Lovely weather, lushy green grass, slight drizzle, amma's strong filter coffee and most importantly Jake having a sound sleep, perfect time for writing a post. So this has been another hectic week again. Moving to a new place is no joke. Unpacking and arranging is such a pain. One good thing about moving is we can just do a clean up. Atleast got rid 5 boxes of junk.I'm kind of getting settled in the new place, hunting a good daycare is one of most challenging job.When I want to leave my kid with somewhere I want it to be the best place. After days of research I found a good place. Happy that shweets liked it too.
Coming to the recipe. We were on a road trip to Lasvegas and Shweets was asking something called as "WALL BREAD". I did not understand what it meant and just got her a chocolate muffin in starbucks. When we were back at the hotel room she tried to explain to me and finally understood that she meant the Banana Walnut Bread. So I just promised to prepare once we get back home. With kids you have to keep up your promises else you end up answering their questions every 5 minutes. So ended up making this super moist, yummy banana bread. Unlike my previous versions, I prepared a low fat banana bread. It tasted so good. You got try it !!!!
Preparation Time : 15 min
Baking Time - 45 - 60 min
Yields - 1 9*5*3 Loaf
All Purpose Flour - 2 cups
Baking Soda - 1 tsp
Salt - 1/4 tsp
Egg - 1 no
Sugar - 1 cup
Olive Oil - 1/2 cup
Low fat Yogurt - 2 tbsp
Vannila Extract - 1/2 tsp
Banana - 3 ripe
Walnuts - 1/2 cup + 1/3 cup for the topping
- Coarsely chop the walnut into medium size pieces.
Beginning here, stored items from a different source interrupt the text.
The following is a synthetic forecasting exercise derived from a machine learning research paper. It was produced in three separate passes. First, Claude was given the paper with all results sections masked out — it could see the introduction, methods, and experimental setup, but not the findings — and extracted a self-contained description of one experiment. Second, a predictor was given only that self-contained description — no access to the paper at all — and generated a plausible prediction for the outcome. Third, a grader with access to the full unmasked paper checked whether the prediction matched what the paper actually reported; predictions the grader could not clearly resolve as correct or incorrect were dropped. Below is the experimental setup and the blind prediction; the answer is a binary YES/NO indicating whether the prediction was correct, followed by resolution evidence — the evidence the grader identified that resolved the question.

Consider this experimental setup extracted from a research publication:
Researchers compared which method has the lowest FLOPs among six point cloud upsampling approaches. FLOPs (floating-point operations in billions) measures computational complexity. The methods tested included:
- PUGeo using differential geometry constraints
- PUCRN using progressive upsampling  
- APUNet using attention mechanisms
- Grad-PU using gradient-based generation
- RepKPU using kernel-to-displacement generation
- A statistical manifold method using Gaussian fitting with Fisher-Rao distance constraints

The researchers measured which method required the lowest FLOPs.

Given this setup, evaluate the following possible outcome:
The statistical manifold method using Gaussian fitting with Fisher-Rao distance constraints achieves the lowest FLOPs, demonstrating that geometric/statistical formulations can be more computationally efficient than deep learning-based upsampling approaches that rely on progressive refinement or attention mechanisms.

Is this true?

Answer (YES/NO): NO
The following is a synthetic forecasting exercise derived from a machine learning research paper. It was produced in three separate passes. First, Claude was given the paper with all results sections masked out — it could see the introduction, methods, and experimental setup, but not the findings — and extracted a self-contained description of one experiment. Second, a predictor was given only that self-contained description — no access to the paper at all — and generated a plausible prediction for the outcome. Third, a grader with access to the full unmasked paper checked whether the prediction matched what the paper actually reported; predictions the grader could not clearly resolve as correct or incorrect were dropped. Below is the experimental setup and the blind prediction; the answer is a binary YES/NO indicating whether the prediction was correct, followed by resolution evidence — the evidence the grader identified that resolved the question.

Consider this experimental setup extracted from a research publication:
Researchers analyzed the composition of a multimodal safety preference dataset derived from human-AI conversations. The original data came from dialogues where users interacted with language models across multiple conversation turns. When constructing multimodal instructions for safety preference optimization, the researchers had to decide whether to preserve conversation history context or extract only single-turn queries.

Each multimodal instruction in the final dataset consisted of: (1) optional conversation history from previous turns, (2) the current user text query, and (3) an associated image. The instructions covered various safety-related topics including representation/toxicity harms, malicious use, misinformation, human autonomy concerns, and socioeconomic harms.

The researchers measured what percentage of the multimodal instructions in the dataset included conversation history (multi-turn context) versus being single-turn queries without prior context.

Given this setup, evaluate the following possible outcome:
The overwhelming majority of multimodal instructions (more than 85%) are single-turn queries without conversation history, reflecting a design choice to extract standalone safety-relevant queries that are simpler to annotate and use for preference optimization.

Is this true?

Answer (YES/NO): NO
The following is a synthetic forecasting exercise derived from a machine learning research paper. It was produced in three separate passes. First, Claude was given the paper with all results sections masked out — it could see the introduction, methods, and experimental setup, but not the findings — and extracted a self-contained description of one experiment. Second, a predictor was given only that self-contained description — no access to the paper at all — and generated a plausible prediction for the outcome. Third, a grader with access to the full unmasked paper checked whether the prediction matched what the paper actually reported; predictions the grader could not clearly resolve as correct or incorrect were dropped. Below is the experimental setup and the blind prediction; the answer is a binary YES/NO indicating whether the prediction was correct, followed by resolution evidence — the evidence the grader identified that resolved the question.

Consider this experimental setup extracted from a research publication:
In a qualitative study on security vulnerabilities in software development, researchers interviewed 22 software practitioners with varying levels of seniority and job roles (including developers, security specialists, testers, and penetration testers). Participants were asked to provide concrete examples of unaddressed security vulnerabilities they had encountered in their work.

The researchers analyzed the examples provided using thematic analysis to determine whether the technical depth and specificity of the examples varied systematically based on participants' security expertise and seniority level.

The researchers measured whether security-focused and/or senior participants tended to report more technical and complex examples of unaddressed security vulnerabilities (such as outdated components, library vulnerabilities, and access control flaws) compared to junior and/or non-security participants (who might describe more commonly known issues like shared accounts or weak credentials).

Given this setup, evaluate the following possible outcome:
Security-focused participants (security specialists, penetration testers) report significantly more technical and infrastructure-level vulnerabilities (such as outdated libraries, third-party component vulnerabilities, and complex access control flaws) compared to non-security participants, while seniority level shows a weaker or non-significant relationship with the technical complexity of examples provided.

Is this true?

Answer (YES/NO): NO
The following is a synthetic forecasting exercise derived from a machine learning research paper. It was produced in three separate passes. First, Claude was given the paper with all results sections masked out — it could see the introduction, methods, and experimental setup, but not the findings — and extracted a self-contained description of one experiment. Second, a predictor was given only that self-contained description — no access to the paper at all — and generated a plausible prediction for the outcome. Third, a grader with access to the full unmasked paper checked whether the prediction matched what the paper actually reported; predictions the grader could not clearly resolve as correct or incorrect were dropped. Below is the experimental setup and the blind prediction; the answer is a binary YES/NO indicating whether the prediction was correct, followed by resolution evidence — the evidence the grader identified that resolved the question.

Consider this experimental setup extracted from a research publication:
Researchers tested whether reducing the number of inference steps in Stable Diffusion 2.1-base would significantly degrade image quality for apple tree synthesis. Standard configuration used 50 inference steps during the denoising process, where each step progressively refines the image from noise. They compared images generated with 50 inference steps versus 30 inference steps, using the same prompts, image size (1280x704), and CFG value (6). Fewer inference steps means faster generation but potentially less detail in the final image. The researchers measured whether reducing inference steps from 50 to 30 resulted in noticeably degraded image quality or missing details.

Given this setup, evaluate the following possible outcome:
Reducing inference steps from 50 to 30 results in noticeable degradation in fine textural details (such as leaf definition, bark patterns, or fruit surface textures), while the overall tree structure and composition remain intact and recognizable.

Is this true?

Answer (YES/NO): NO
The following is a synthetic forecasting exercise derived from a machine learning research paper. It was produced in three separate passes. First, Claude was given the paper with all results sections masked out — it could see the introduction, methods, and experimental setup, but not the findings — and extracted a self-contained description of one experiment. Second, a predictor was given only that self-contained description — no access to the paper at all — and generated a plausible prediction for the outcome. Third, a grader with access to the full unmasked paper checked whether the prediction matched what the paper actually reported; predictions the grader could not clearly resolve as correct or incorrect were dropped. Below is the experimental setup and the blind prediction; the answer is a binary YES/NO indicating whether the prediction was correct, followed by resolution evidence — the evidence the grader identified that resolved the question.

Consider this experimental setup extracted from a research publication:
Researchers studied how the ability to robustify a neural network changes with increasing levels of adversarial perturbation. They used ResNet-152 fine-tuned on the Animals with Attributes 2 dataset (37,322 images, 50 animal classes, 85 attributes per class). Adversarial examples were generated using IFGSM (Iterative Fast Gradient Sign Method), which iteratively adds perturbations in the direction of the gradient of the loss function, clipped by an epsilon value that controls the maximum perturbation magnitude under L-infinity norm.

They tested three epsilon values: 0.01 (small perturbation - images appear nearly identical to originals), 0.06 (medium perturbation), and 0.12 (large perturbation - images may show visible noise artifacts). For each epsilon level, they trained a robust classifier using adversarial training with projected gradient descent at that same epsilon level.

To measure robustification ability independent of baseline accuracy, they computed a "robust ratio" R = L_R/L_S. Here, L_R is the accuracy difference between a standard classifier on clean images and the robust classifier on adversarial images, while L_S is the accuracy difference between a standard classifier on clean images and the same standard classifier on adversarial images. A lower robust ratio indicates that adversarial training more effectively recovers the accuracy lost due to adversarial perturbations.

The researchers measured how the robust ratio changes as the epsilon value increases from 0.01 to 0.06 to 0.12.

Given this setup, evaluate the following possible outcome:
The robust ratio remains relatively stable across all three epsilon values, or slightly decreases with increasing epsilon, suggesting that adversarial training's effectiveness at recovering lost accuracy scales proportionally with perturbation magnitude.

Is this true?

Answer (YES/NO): NO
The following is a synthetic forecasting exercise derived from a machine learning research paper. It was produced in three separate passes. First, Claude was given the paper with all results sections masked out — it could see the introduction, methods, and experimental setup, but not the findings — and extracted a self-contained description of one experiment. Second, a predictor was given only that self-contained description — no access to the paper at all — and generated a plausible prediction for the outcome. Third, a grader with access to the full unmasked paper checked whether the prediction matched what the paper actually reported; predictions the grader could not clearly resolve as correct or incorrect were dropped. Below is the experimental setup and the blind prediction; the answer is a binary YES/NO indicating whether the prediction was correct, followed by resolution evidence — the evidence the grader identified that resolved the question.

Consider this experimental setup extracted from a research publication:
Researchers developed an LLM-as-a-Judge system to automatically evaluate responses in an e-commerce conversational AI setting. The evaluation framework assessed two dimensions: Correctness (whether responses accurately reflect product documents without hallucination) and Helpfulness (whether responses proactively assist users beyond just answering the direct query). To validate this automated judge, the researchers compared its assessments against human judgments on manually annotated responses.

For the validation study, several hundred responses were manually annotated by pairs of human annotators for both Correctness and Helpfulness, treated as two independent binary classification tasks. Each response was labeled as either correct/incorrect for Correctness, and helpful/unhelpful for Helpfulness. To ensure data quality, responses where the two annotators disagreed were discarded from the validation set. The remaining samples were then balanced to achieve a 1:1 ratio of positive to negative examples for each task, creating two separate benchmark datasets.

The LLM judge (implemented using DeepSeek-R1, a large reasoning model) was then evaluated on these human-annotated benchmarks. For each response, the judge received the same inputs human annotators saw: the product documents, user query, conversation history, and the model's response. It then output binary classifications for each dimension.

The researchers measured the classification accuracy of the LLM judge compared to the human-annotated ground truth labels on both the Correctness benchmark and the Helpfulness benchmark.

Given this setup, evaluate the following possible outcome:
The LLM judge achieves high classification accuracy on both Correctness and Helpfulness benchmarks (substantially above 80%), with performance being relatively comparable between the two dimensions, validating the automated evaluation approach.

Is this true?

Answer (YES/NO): YES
- Mash the banana into a smooth paste.
- Preheat the oven to 325 F and place rack in the center of the oven.
- Spray nonstick cooking spray into a 9*5*3 loaf pan.
- Blend the flour, baking soda, salt and set aside.
- In a mixing bowl, mix the eggs, sugar, olive oil and mashed banana.
- Add the flour mixture to the egg and banana mixture and mix well.
- Add the lowfat yogurt, vanilla extract and give a quick mix.
- Gently fold the 1/2 cup of chopped walnuts.
- Transfer the batter into the loaf pan.
- Top the batter with the remaning 1/3 cup of walnuts.
- Bake for about 45 - 60 min or until a tooth pick inserted in the center of the bread comes out clean.
- Try replacing 1 cup of all purpose flour with whole wheat flour and enjoy a fiber rich bread.
- Baking time depends upon each oven. Mine took 60 min at 325 F.
- Olive oil can be replaced by vegetable or canola oil.